I'm 200 pages into Lord of Chaos now. Amusingly I've bought this book at least three times now. The reasons are boring so just make something up if you want to know.
Book three was as much of an improvement over book 2 as book 2 was over book 1. If I remember correctly now. Good stuff. Everyone heading to Tear and all that. Rand really starting to become the Dragon Reborn.
Book 4 is simply awesome. I can't say if it's one of the best because I don't remember the others well enough, and by the time I read the others again I will have forgotten why I loved book 4 so much. But I'm going to say it almost has to be one of the best. The Aiel backstory. The Two Rivers battle. The beginning of Matt becoming awesome. The breaking of the White Tower. Asmodean. Excellent.

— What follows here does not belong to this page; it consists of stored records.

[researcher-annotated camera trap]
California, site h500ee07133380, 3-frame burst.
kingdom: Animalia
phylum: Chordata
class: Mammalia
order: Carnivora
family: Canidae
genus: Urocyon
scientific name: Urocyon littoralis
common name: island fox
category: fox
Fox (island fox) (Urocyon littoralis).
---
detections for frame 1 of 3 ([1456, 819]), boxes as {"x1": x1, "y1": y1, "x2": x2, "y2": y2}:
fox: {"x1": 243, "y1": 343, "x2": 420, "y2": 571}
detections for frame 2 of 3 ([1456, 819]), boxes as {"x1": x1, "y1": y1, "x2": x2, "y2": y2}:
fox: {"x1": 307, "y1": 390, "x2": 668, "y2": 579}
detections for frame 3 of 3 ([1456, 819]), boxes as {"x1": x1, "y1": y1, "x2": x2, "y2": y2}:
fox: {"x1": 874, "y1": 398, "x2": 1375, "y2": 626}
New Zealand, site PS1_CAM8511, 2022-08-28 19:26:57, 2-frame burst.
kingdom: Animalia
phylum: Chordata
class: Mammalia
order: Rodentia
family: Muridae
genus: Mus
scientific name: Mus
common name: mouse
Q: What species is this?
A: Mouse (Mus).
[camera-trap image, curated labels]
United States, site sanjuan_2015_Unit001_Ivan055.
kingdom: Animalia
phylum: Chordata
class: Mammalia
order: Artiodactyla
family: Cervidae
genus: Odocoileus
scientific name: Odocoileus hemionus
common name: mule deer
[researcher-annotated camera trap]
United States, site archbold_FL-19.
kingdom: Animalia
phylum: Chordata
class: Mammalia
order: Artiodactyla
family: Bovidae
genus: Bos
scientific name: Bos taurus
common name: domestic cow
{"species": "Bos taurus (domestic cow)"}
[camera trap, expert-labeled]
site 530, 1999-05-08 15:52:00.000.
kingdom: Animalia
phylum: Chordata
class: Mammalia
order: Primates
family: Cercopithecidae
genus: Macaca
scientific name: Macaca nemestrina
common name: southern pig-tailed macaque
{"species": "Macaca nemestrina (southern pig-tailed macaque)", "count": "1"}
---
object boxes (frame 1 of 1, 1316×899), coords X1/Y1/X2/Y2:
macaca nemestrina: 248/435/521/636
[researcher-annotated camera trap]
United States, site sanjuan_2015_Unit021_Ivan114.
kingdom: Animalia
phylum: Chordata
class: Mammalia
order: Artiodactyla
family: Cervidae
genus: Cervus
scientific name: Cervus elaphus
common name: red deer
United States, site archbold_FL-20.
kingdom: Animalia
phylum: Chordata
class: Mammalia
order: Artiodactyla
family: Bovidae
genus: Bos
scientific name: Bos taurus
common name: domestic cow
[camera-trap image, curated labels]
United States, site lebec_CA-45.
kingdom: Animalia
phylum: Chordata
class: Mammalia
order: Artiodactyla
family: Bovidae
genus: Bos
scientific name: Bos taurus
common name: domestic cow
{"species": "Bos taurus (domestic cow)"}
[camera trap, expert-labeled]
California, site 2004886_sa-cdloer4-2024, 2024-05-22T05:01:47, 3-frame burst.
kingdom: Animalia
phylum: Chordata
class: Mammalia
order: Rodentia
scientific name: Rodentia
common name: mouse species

Book 5. Matt. Battles. Awesomeness. The entire last three chapters or so of pure distilled awesomeness. The ending possibly equals or surpasses even the best bits of book 4. Maybe. But overall, not as great as book 4. First time in the series that a book is not clearly better than the one before it. But it's just because book 4 was so damn good and not a criticism of book 5.
I prefer referring to the books by numbers instead of names. The names kinda suck.
So I noticed something. The writing style of the books seems to increase in maturity with each subsequent book, as well as the content. I have complained at times that the early books were too childish. I thought perhaps Jordan just hadn't really decided at first what he wanted his style to be. But I get it now. The style of writing, every aspect of the narrative, matures as the characters mature. Book one is childish because the protagonists are barely more than children. The literary style grows with them. This isn't something to criticize at all. This is genius. This isn't a failure to plan ahead. This is the ultimate example of masterfully planning ahead. I am awed.
So glad I'm reading them all again.
I'm also following along the chapter summaries here in order to catch loads of things I might otherwise miss. Every few chapters I consult the guide. A guy at work who started reading them at exactly the same time as me is now an entire book ahead of me. He speculated my obsessive guide-reading might be to blame. I told him I just have more sex. But it's probably actually the guide. Totally worth it.